Currently in my corner of the world, it's spring, and I have all kinds of gorgeous flowers in bloom in my garden. (Above is sweet scented philadelphus - mock-orange and below there's also jacaranda) Some friends in other parts of the world are already shoveling snow from their drives, and some live in the warmer corners where the season doesn't have much of an impact.
I have a good friend who lives in tropical Australia, where it's warm all year round and there are only two seasons -- wet and dry. She's never seen snow, she's never experienced a landscape where all the trees are turning color. I remember once when she was planning a winter trip to Melbourne (where I live in the south-eastern corner of Australia) and was most excited about having purchased Special Purpose Clothing for the trip — a coat!
She recently visited the UK and to her delight experienced a proper autumn — and waxed lyrical at the magnificent colors of the autumn leaves. And the smell. She can't grow half the flowers that I take for granted — roses rot in her climate, for instance—but she has amazing tropical flowers, and asparagus all year round and she picks mangoes and papaya and chocolate sapote and all kinds of wonderful fruit from her own garden.
We each take our own climate so much for granted, don't we? I remember once when a friend of mine's mother, who was born and grew up in North Wales, was visited by her Welsh sisters. I gave them each a pot of apricot jam to take home, made from the apricots from the tree in her back yard. I thought it might be a nice little remembrance, but the sisters were amazed — apricots — from her own tree! She just went out the back door and picked them! Which is much how I feel about my tropical friend's mangoes. And she about my roses.

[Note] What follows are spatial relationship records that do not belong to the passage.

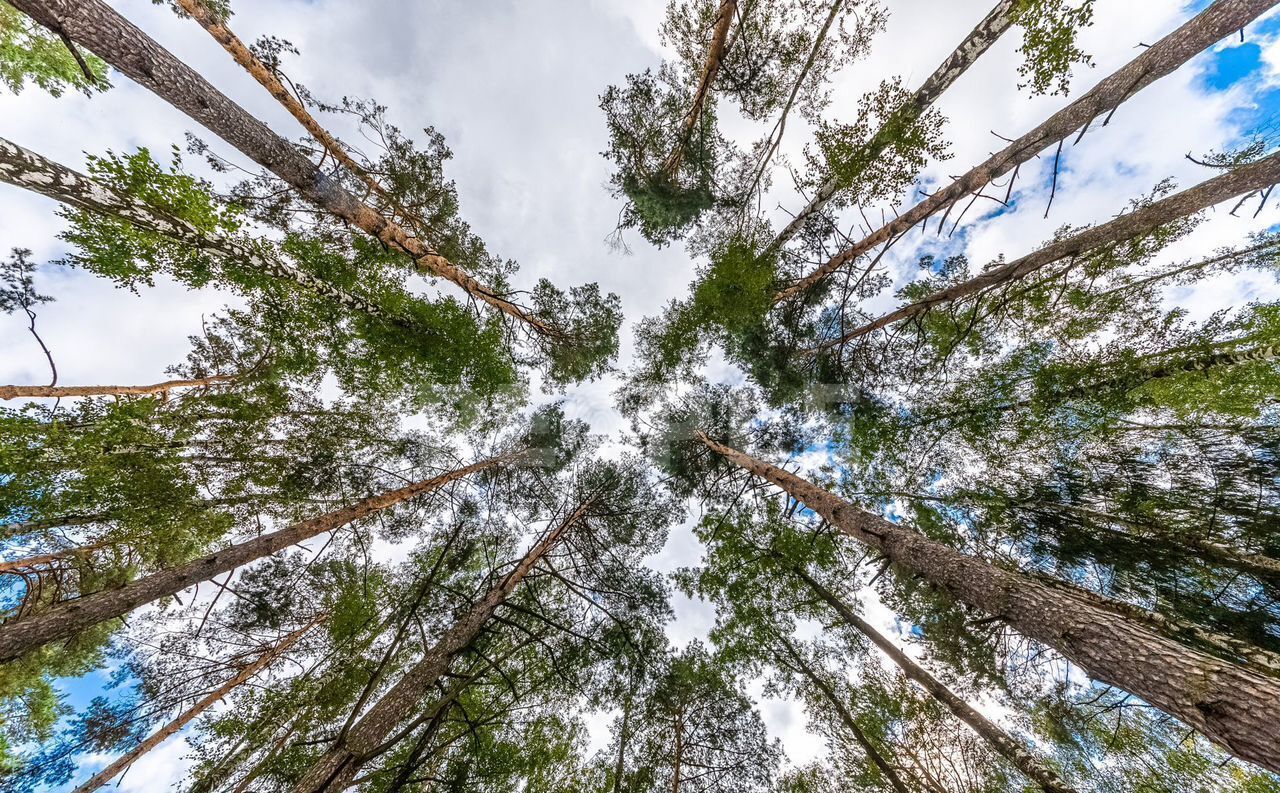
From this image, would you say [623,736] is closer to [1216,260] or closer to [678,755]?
[678,755]

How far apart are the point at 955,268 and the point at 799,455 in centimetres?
494

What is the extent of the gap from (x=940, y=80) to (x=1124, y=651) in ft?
22.5

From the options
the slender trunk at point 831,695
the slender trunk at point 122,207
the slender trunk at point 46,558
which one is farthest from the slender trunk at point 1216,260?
the slender trunk at point 46,558

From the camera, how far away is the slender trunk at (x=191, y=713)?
238 inches

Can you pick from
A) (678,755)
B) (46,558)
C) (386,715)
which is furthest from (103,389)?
(678,755)

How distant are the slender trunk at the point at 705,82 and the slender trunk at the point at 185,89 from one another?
18.4 ft

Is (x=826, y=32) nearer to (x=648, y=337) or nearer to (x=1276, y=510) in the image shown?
(x=648, y=337)

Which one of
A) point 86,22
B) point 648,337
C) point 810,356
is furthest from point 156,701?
point 810,356

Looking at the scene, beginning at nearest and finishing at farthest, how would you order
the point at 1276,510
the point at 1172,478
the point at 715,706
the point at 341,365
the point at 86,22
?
1. the point at 86,22
2. the point at 1276,510
3. the point at 1172,478
4. the point at 341,365
5. the point at 715,706

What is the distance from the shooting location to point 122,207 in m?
3.68

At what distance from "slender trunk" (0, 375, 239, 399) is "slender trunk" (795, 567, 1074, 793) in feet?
37.0

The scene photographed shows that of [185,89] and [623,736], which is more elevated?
[185,89]

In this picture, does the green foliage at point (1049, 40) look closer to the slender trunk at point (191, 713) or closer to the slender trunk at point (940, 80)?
the slender trunk at point (940, 80)

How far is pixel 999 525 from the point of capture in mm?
6625
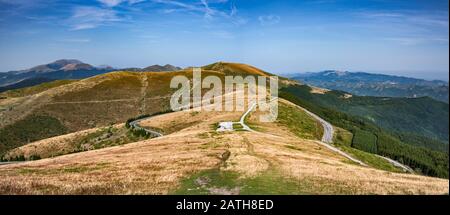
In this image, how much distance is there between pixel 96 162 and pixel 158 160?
27.6 ft

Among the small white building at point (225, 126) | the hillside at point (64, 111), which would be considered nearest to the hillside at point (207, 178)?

I made a mistake in a book, once, having a local villager giving the heroine a pile of lemons. It was an assumption I'd made, because I live in the cold part of Australia. that the plants that grow in my back yard would grow in England — and so I hadn't researched it. Some kind reader wrote to me and said — no way! Lemons don't grow in back yards in England — and of course, thinking about it, I recalled the upper classes had "orangeries" in which they grew their precious citrus fruits. I just hadn't put two and two together.
My favorite season is Autumn — where I live it's sunny and warm in the day, cool and crisp at night — a blessing after the summer heat— and we have a few imported trees that turn color. (Australian native plants don't do Autumn.) One day I'll get to the parts of the US and Canada that are famous for Fall color. For me, the turning of the Virginia creeper that grows outside my office window from lush green, as it is now, to brilliant scarlet is such a treat.
I love spring too, but I suspect in climates where there's been a long and bitter winter, it's much more of a celebration. No wonder the old-time pagans in cold and snowy climes celebrated Spring with wild abandon. And I love the way the Japanese celebrate Spring blossoms — one day I will go to Japan for cherry-blossom season.
A few years ago I recall friends in the US surprised me by complaining of a too-mild winter. Apparently they felt a good freeze cleaned things up in some way, and prepared them for a healthy spring. That would never have occurred to me.
So what season (or flowers) are you experiencing at the moment? Is there a season do you look forward to most? Is there any seasonal event or ritual you particularly enjoy—or one you'd love to experience?